Spider-Man: actually Amazing

Disclaimer: I have always loved Spider-Man - ever since childhood, he's been my favourite superhero. It's the particular fault, I think, of the 'original' cartoon, which I now know was made in the late 60s - so I must've caught it on Saturday morning repeats or something. I've never forgotten how the skies were coloured in vivid greens, yellows and purples as he careered through them on his web. (Now on DVD, too! - helpfully illustrated below, for those unfamiliar with 'DVDs'.)

So when a Spider-Man film comes out, I go with a mix of glee (and that's real glee - something more than 'excitement' but less than 'total stupidity') and fear they might have ruined it. This has only happened once, with 'Spider-Man 3' - not only a crushing disappointment after the brilliant second instalment, but also a perplexingly messy and daft piece of work. I was really taken by surprise. Like most people, surely, I tend to go to films I'm expecting to like, so I rarely come out of the cinema thinking, 'God, that was AWFUL.' But 'S-M 3' felt as if they'd sent the director out for a fag and quickly made the film while he wasn't looking.

Fortunately, the new one, which Mrs Specs and I went to see last night, is much more the ticket. Trying to have a grown-up opinion alongside my default setting of sitting there thinking 'WOOOAAH! ACE!', I was impressed by the way it seemed to nail what it clearly thinks is the 'new audience' - that is, savvy and in some cases soppy teens. The high school romance element - while not how I remember my teenage years (did girls turn me down because I ... you know.... used complete sentences... and... *shrug*) - is nicely handled and actually makes a welcome breather from the newspaper subplot the stories have always had in the past. ('How do you get so many pictures of Spider-Man, Peter?' Gah!) Mind you, I'm sure that's coming in the sequels.

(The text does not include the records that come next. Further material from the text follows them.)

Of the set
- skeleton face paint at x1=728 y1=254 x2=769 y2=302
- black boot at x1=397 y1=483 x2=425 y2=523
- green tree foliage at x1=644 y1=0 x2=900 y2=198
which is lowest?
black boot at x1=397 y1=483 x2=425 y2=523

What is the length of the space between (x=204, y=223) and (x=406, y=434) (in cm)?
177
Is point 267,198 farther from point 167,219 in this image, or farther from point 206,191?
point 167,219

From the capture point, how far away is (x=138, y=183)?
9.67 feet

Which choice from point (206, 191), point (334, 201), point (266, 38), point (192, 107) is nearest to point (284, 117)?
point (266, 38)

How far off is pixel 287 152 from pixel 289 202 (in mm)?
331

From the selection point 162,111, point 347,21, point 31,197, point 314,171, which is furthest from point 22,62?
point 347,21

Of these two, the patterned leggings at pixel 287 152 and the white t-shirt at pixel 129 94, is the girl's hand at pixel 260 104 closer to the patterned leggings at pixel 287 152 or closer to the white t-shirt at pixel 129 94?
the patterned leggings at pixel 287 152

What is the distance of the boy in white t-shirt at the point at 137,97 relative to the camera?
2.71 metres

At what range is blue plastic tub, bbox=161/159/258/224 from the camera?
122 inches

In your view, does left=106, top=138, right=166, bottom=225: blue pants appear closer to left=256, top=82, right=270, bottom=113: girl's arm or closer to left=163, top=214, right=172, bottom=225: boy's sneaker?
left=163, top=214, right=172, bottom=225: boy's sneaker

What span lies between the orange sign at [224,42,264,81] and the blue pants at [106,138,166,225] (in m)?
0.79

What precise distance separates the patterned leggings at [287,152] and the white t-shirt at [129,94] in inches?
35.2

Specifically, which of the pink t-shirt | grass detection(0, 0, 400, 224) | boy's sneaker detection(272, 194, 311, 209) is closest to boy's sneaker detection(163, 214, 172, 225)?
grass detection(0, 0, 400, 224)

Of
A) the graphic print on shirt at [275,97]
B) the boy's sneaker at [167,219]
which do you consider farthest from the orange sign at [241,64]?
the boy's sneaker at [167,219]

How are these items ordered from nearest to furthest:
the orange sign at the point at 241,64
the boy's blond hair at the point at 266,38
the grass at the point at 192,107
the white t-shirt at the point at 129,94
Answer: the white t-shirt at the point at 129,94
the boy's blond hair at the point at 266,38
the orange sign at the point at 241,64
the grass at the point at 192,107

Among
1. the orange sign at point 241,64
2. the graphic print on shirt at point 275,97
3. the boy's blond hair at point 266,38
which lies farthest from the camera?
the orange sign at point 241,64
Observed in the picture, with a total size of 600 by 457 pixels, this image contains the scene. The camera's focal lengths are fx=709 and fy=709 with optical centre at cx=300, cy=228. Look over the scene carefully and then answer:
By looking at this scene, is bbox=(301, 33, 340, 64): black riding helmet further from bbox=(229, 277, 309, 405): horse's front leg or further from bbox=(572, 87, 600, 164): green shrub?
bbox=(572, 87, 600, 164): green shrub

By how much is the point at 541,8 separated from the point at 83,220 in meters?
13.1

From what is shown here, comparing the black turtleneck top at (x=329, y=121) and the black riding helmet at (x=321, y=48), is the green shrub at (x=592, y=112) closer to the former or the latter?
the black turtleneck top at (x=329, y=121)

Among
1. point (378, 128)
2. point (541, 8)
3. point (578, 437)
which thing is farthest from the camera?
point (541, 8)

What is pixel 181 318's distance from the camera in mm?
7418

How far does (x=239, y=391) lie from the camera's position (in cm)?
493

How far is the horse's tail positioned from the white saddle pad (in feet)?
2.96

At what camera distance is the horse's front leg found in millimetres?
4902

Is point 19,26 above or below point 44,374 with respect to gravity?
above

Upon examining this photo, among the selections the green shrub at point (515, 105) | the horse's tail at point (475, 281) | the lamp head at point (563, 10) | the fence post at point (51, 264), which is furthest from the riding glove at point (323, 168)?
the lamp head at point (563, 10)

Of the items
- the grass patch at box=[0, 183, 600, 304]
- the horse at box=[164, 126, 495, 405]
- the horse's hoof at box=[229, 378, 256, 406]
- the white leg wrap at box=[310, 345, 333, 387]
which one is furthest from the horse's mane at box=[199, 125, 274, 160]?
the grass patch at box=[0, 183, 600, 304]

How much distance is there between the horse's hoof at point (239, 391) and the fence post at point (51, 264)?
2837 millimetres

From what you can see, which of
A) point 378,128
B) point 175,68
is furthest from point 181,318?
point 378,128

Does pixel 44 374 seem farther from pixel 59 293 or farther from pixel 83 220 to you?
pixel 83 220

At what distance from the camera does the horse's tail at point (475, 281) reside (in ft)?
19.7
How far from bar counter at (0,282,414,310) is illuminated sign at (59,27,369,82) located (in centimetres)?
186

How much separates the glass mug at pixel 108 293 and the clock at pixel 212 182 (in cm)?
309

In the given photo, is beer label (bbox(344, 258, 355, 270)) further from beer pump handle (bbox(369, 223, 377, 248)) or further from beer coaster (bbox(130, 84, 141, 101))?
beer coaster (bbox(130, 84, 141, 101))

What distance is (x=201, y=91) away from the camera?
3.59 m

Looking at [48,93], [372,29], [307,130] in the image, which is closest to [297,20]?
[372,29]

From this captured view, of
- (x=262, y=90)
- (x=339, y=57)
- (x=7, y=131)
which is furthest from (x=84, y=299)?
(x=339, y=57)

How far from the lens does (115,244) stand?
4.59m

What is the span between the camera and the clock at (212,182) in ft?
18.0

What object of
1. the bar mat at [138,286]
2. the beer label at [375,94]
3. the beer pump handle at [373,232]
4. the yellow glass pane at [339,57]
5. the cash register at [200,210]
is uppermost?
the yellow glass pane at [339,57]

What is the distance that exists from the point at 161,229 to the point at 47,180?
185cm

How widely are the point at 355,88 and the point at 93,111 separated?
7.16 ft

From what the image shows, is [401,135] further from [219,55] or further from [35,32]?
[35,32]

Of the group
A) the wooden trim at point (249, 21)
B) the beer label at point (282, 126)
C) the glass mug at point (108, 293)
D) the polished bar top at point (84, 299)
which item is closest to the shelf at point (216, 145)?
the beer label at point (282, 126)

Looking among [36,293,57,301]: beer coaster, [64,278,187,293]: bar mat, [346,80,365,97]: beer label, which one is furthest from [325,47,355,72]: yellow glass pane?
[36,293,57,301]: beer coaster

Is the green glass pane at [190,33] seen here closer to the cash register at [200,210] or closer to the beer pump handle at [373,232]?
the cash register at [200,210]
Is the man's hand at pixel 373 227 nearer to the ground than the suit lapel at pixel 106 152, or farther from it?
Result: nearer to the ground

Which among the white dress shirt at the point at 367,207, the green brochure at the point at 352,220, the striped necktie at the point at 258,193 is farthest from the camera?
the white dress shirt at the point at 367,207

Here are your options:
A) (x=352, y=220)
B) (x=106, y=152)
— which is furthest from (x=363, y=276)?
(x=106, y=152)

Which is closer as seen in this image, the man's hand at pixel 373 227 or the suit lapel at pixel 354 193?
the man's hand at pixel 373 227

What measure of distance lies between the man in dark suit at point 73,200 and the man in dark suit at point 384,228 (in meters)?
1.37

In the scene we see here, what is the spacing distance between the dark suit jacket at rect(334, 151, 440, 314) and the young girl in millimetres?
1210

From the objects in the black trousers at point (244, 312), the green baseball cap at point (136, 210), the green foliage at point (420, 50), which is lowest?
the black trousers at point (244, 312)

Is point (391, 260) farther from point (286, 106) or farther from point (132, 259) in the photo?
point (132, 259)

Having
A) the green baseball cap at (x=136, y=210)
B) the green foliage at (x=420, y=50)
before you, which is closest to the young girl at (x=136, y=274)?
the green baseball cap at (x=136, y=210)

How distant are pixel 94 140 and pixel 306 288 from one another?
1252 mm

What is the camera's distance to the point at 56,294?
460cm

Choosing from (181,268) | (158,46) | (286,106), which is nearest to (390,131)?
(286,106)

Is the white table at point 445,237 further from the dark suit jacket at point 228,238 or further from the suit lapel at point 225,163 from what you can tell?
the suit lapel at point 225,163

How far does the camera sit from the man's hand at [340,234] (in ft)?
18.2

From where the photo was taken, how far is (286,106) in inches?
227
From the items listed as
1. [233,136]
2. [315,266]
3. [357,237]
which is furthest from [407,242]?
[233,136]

When Spidey finally suits up, we get some genuinely spine-tingling set pieces of 'web action' (if there's actually a website for that, I don't want to know) which I felt imitated the jerky, disorientating action I loved so much from the cartoons far better than the Raimi films. We even get a kind of 'Spideycam' at points, as if we were swinging between the buildings ourselves. In funny glasses. Sitting down. But you get the idea.

Inevitably, since they have to tell us again how it all began, there's a lot to pack in, which means some of the character development is faster than lightning. Peter and Gwen seem to become an item more or less by telepathy (again, that could have come in handy back in the day). And I particularly enjoyed the police captain realising that Spidey is one of the good guys by telling him, 'I was wrong - this city does need you', as if suddenly noticing that the cops hadn't yet got around to setting up their own Giant Lizard Unit.

Now, Spider-people, make another one before someone decides to change it all again.